Don Stewart wrote:
Here's an example that doesn't use floating point:
import Data.Array.Vector
import Data.Bits
main = print . sumU $ zipWith3U (\x y z -> x * y * z)
(enumFromToU 1 (100000000 :: Int))
(enumFromToU 2 (100000001 :: Int))
(enumFromToU 7 (100000008 :: Int))
In core:
main_$s$wfold :: Int# -> Int# -> Int# -> Int# -> Int#
main_$s$wfold =
\ (sc_s1l1 :: Int#)
(sc1_s1l2 :: Int#)
(sc2_s1l3 :: Int#)
(sc3_s1l4 :: Int#) ->
case># sc2_s1l3 100000000 of _ {
False ->
case># sc1_s1l2 100000001 of _ {
False ->
case># sc_s1l1 100000008 of _ {
False ->
main_$s$wfold
(+# sc_s1l1 1)
(+# sc1_s1l2 1)
(+# sc2_s1l3 1)
(+#
sc3_s1l4 (*# (*# sc2_s1l3 sc1_s1l2) sc_s1l1));
True -> sc3_s1l4
};
True -> sc3_s1l4
};
True -> sc3_s1l4
}
Rather nice!
-fvia-C -optc-O3
Main_mainzuzdszdwfold_info:
cmpq $100000000, %rdi
jg .L6
cmpq $100000001, %rsi
jg .L6
cmpq $100000008, %r14
jle .L10
.L6:
movq %r8, %rbx
movq (%rbp), %rax
jmp *%rax
.L10:
movq %rsi, %r10
leaq 1(%rsi), %rsi
imulq %rdi, %r10
leaq 1(%rdi), %rdi
imulq %r14, %r10
leaq 1(%r14), %r14
leaq (%r10,%r8), %r8
jmp Main_mainzuzdszdwfold_info
Which looks ok.
$ time ./zipwith3
3541230156834269568
./zipwith3 0.33s user 0.00s system 99% cpu 0.337 total
And -fasm we get very different code, and a bit of a slowdown:
Main_mainzuzdszdwfold_info:
.Lc1mo:
cmpq $100000000,%rdi
jg .Lc1mq
cmpq $100000001,%rsi
jg .Lc1ms
cmpq $100000008,%r14
jg .Lc1mv
movq %rsi,%rax
imulq %r14,%rax
movq %rdi,%rcx
imulq %rax,%rcx
movq %r8,%rax
addq %rcx,%rax
leaq 1(%rdi),%rcx
leaq 1(%rsi),%rdx
incq %r14
movq %rdx,%rsi
movq %rcx,%rdi
movq %rax,%r8
jmp Main_mainzuzdszdwfold_info
.Lc1mq:
movq %r8,%rbx
jmp *(%rbp)
.Lc1ms:
movq %r8,%rbx
jmp *(%rbp)
.Lc1mv:
movq %r8,%rbx
jmp *(%rbp)
Slower:
$ time ./zipwith3
3541230156834269568
./zipwith3 0.38s user 0.00s system 98% cpu 0.384 total
Now maybe we need to wait on the new backend optimizations to get there?

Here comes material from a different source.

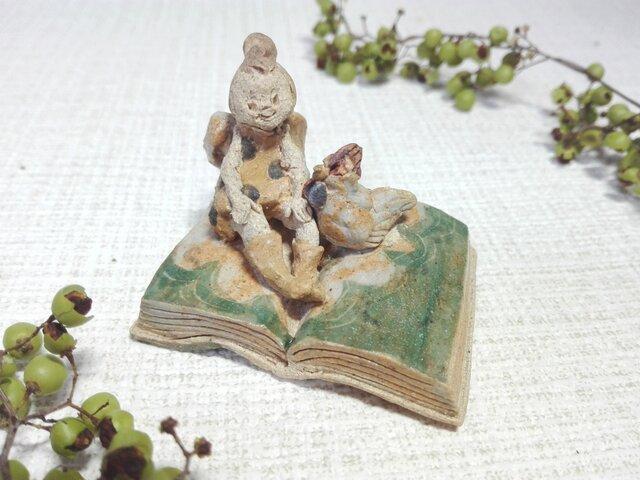 ニワトリと天使 【book】の画像1枚目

I've been looking at some of these cases and seeing how the LLVM
back-end performs. My general impression from benchmarking the LLVM
back-end in the past has been that it generally performs with similar
characteristics as the C code generator (that is, where the C code
generator stood out compared to the NCG, so did LLVM).

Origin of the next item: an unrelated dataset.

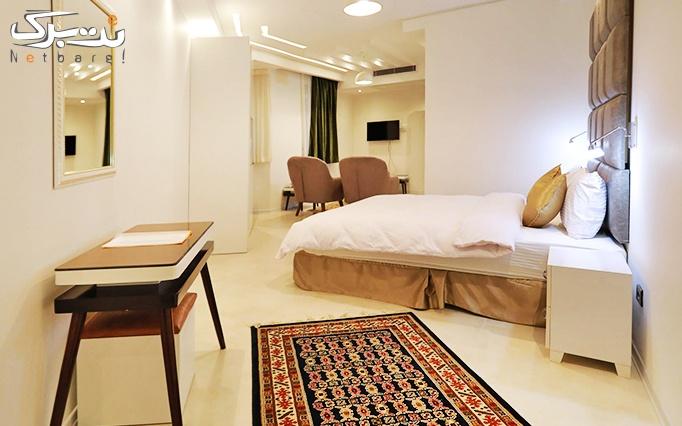 پکیج 1: اقامت در اتاق یک نفره شنبه تا چهارشنبه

(On x86-32/Mac OS X 10.5, had some issues getting x64 working at moment):
./zipWith3_viac 0.72s
./zipWith3_fasm 0.65s
./zipWith3_llvm 0.38s
Code that LLVM produces:
_Main_mainzuzdszdwfold_entry:
## BB#0: ## %c1qP
subl $12, %esp
jmp LBB2_1
.align 4, 0x90
LBB2_4: ## %n1re
## Loop Depth 1
## Loop Header is BB2_1
## Inner Loop
movl %ecx, %esi
incl %ecx
imull %eax, %esi
incl %eax
imull %edx, %esi
incl %edx
addl (%ebp), %esi
movl %edx, 12(%ebp)
movl %ecx, 8(%ebp)
movl %eax, 4(%ebp)
movl %esi, (%ebp)
LBB2_1: ## %tailrecurse
## Loop Depth 1
## Loop Header
## Inner Loop
movl 4(%ebp), %eax
cmpl $100000000, %eax
jg LBB2_5
## BB#2: ## %n1qX
## Loop Depth 1
## Loop Header is BB2_1
## Inner Loop
movl 8(%ebp), %ecx
cmpl $100000001, %ecx
jg LBB2_5
## BB#3: ## %n1r5
## Loop Depth 1
## Loop Header is BB2_1
## Inner Loop
movl 12(%ebp), %edx
cmpl $100000008, %edx
jle LBB2_4
LBB2_5: ## %c1qW
movl 16(%ebp), %eax
movl (%ebp), %esi
addl $16, %ebp
movl (%eax), %eax
addl $12, %esp
jmpl *%eax # TAILCALL
Which is very nice. (The comments in the code are inserted by LLVM, not me).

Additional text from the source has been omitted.